Examining what the Mountaineers should do for their future conference membership.

The Big 12 Conference is on the verge of adding four new members in BYU, Central Florida, Cincinnati, and Houston. This comes after the league lost powerhouse brands Oklahoma and Texas to the SEC earlier this summer. All four schools have officially applied for membership and Big 12 presidents are set to vote them in on Friday, per multiple reports.

A couple of weeks ago, the Big 12 appeared to be doomed. There wasn't much hope for the league and there were even some rumors that the American Athletic Conference, which is where UCF, Cincy, and Houston are coming from, would poach the Big 12. Instead, it's the other way around.

Does this make the Big 12 one of the top conferences? No, but it will allow them to keep their status as a Power Five league. It lacks the big-time brand that every other P5 conference has multiple of but from top to bottom, it's a very competitive group of schools. 

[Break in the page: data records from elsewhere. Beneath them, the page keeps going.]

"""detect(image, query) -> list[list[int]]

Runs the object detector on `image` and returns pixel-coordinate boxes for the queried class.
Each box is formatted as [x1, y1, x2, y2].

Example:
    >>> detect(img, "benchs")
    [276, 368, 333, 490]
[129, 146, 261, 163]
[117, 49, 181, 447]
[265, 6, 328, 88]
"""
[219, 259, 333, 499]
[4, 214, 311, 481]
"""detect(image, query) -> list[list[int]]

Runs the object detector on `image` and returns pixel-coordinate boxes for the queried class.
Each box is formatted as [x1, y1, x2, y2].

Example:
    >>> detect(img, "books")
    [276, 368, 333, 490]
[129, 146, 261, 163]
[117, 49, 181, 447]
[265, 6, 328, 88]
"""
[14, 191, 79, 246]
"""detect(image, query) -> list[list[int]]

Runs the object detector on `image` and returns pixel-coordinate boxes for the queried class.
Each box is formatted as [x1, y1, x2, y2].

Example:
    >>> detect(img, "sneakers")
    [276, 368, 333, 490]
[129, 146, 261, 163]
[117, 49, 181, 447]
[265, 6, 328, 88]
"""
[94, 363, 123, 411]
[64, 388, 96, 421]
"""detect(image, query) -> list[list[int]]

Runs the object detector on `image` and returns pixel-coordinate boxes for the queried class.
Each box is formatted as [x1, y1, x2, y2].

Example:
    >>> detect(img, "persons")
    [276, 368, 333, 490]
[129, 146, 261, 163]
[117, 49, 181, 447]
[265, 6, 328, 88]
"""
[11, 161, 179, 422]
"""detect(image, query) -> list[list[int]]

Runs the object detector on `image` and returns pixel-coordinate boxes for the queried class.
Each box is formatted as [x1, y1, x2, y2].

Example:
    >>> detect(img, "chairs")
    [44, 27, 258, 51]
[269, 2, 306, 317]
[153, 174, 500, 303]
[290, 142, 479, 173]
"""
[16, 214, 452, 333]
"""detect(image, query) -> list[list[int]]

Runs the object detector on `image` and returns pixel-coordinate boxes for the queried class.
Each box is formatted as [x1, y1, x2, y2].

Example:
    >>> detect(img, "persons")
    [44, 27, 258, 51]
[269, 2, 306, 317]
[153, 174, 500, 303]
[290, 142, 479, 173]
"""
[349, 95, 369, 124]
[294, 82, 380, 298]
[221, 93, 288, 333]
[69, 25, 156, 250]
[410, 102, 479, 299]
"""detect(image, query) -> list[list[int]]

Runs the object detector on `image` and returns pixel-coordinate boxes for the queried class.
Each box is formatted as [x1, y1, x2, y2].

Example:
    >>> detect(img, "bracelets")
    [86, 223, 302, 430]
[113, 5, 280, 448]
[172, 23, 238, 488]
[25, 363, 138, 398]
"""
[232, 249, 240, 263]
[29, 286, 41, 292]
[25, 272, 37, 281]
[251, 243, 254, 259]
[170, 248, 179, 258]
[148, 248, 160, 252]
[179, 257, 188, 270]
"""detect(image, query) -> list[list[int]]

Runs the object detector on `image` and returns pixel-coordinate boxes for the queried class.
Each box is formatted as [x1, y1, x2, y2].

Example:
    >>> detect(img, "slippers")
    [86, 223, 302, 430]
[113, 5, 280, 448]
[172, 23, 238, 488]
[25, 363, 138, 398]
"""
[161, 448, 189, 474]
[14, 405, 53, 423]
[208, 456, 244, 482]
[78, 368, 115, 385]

In football, the four new members have historically had great programs and bring in a tradition of winning football. This will help aid the sting of Kansas' yearly struggles. Honestly, Kansas would probably be the only team that you would expect to not be competitive. Baylor, BYU, Central Florida, Cincinnati, Houston, Iowa State, Kansas State, Oklahoma State, TCU, Texas Tech, and West Virginia are all going to be in the mix for a conference title every now and then. Texas Tech may be the only one of that group that could have more struggles than success but they're capable. 

Turning our attention to the hardwood, man oh man, this would be a dandy of a basketball conference. I could make the argument that this would be the top basketball league in the nation. You have Kansas as the powerhouse name, Baylor who just won the national title, West Virginia who is consistently a top 25 team, Iowa State and Oklahoma State who have both had some really good years, Texas Tech who played in the national title just two years ago - then you add Houston, Cincinnati, and BYU's success on top of that, yeah, that's a grown man's league. 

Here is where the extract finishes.